■ **Excerpted passage**
If you are unfamiliar with the award bestowed on the last man standing in the NFL draft, Mr. Irrelevant began in 1976 when a former NFL player named Paul Salata who came to the league from the University of Southern California created the event in Newport Beach, California.
Since its inception that year, Salata has been the announcer proclaiming the last pick in the draft for every year since. Salata has missed only one year and that was at last year’s draft.
Being the very last selection in the process has its perks. The player is invited for a week-long celebration in Newport Beach that includes a golf tournament, a regatta, a roast, and the presentation of what is called the “Lowsman Trophy.” The statue is of a football player fumbling away a football. While some players and teams enjoy the notoriety surrounding Mr. Irrelevant, others do not find it so humorous.
The very first man to be honored and picked last in 1976 was Kelvin Kirk ironically by the Pittsburgh Steelers. However, three years later, the Los Angeles Rams attempted to hand off their final pick of the draft to Pittsburgh who was selecting just before them. But Pittsburgh refused to make the league’s final pick and deferred back to the Rams.
Los Angeles wanted no part of that and the attempt went back and forth until Commissioner Pete Rozelle stepped in and forced the Steelers to make the last pick. He also created a subsequent ruling which is now known as the “Salata Rule” preventing teams from deferring the league’s final pick in the draft.
Pittsburgh made the final pick that year and chose Mike Almond, a wide receiver from Northwestern State. Almond never made it past his rookie training camp as Pittsburgh released him before the season began and he never played a down in the NFL.
For the record, the Pittsburgh Steelers have had the league’s final pick five times including 1979 and the other four were: Mort Landsberg (1941), Stan Hegener (1975), Kelvin Kirk (1976), and Tyrone McGriff (1980).
Focusing on just who the Steelers will pick in the first round on April 30, some of the experts provide their opinion on just who that will be for the Steelers.
NFL.com – (Daniel Jermiah, Charles Davis, Charley Casserly, Lance Zierlein, Bucky Brooks, Brian Baldinger): Jeremiah and Casserly are the odd men out when reaching a consensus. All the other experts believe Marcus Peters, a cornerback from the University of Washington will be Pittsburgh’s first overall selection.

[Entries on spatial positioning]
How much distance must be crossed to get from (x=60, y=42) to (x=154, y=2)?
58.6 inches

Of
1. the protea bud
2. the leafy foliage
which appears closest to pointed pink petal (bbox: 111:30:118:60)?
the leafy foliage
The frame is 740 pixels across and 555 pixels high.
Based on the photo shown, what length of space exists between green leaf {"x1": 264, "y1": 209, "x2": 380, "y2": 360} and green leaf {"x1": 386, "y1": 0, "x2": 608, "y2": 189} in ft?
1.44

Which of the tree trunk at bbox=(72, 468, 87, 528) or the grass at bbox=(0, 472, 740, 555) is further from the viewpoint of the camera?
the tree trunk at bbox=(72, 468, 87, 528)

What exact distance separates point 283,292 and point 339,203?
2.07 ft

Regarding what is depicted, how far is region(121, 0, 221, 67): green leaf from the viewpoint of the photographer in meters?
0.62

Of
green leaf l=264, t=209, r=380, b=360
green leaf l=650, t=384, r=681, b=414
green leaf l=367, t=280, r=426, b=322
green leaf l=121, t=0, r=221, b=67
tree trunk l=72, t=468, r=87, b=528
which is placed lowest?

■ **Exercise set**
**A.** In the passage on the Mr. Irrelevant award, what does the Lowsman Trophy depict?
**B.** Write the next part of the article on Mr. Irrelevant and the Steelers' draft, starting after its final sentence.

■ **Results of the tasks**
**A.** A football player fumbling away a football.

**B.**
The two standouts are predicting a first round pick of Byron Jones, cornerback from the University of Connecticut (Jeremiah) and Kevin Johnson, same position from Wake Forest.
Peter King, SI.com: Kevin Johnson.
Todd McShay, ESPN: Outside linebacker Bud Dupree, Kentucky.
Mel Kiper, ESPN: Kevin Johnson
CBS Sports – (Rob Rang, Dane Brugler, Pete Prisco, Will Brinson): Rang says it will be Eric Rowe, cornerback from Utah with the Steelers first pick while Brugler and Prisco are predicting Marcus Peters as the selection. Brinson likes Kevin Johnson as the choice.
Walter Report.com – (Walter Cherepinsky): Randy Gregory, defensive end/outside linebacker-Nebraska.
SBNation.com – These prognosticators see the Steelers taking Trae Waynes, cornerback from Michigan State.
Who’s mock will be the most accurate? The Steelers have always let it be known that while they have players they target, if those men aren’t available when it comes time for Pittsburgh to be on the clock, they will go with the “best available athlete.”
It’s a theory that has worked well for them as evident with some of the success they’ve found in picks made after the first round. How about Lambert as an example? The great Mel Blount lasted until the third round. John Stallworth was waiting for a phone call until the fourth round of the 1974 draft. A round later that year the Steelers found Mike Webster.
More recently, Antonio Brown who has evolved into one of the best wide receivers in the league was bypassed by teams until the Steelers selected him in the sixth round. Then there are the failures:
Jamain Stephens, offensive lineman (round one/1996)
Huey Richardson, linebacker/defensive lineman (round one/1991)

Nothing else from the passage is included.